The population of this study consisted of the residents of the complex ‘Vanaprastha’.

Information was collected from the pamphlets of the complex, observation and interview of some of the residents of the complex.

On the basis of the information collected discussions were done with individuals from the field of social sciences to unearth areas of valuable research.

Since this study is preliminary and exploratory in nature and aims to gather information no hypothesis is being framed.


This attempt at gathering preliminary information has thrown light on certain areas. To start with are some common areas of research such as adjustment in old age, loneliness, quality of life, general well-being, stress, prevalence of disorders of the old age, role change, effects of retirement and coping mechanisms, level of cognitive and social functioning, health, need pattern, religious interest, relationship with family, friends and neighbors and studies in the area of physical and physiological functioning.

Apart from these areas of existential importance such as attitude and opinion towards life and death, faith in God, value systems, belief in after life and past lives, the effects of karma, samskaras etc can be ventured into. An area of particular importance is their pyramid meditation centre. Earlier studies have revealed several unique and beneficial qualities that may be derived from Pyramid Meditation. Experienced Mediators relate profound results in their quest for expanded awareness. Many people feel that psychic powers are stimulated or heightened by the use of pyramids. The use of a pyramid in meditation can accelerate the process bringing feelings of calmness, wellbeing and a more open and positive attitude. Many users claim increased memory recall, visions of past incarnations, telepathic communication and an expansion of awareness. In the course of the interview the researchers came to know that some have had some out of body experiences, clairvoyance etc. Such paranormal phenomenon provides a host of information and probability for research.

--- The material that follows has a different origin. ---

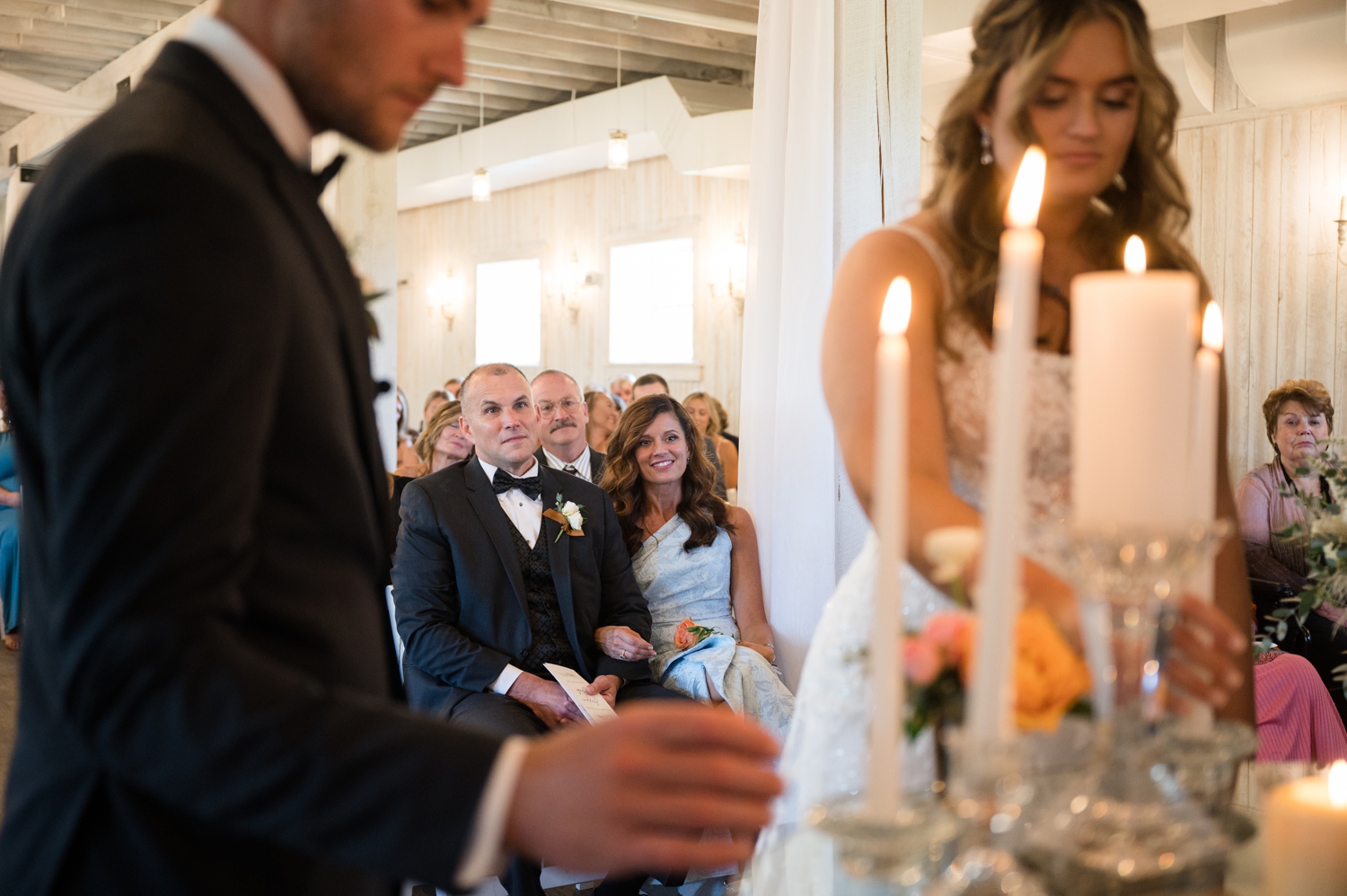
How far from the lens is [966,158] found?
4.74 feet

During the interview some of the residents said that in the “sunset of their life” this was a “peaceful haven” and that they enjoyed the safety and security of the community. At the same time they had the liberty to pursue their interests, keep in touch with their children and the outside world and yet were not stuck in a busy, congested city environment. This provides a base for using this community as a comparative unit in studies of institutions for old age. It is a good ground for socio-geriatric research.

But such communities are not just a bed of roses. They have certain limitations such as a set pattern of food i.e., a common menu provided at scheduled timing. This may not suit everyone’s tastes and comforts. The members are not allowed personal luxuries such as pets, their own preferences in the plan of the building etc. The growing strength of residents impinges on the freedom of the members.

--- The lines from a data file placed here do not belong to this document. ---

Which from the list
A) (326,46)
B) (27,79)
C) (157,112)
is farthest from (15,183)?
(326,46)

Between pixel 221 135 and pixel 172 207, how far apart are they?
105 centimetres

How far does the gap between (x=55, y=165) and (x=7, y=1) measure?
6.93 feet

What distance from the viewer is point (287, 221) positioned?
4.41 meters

In spite of such drawbacks the concept of ‘Vanaprastha’ is a blend of earlier Indian ideas and present day life styles, to promote a conducive environment for persons in their ‘golden years’ to seek, understand and nurture themselves. It could even be a model set up for future senior citizens. The varying elements in this setting bring forth a combination of activities and behaviour which will interest researchers of social sciences not only of the western genre but also those with an Indian bent of mind.


Facilities like ‘Vanaprastha’ are a safety nest for the senior citizens and the arrangement allows for opportunities to gain better understanding of the characteristics and problems and solutions related to old age and provides for additional areas of research such religion and spirituality and even paranormal phenomenon. This community itself began as an experiment and it will continue to be so by providing varied avenues of scientific exploration.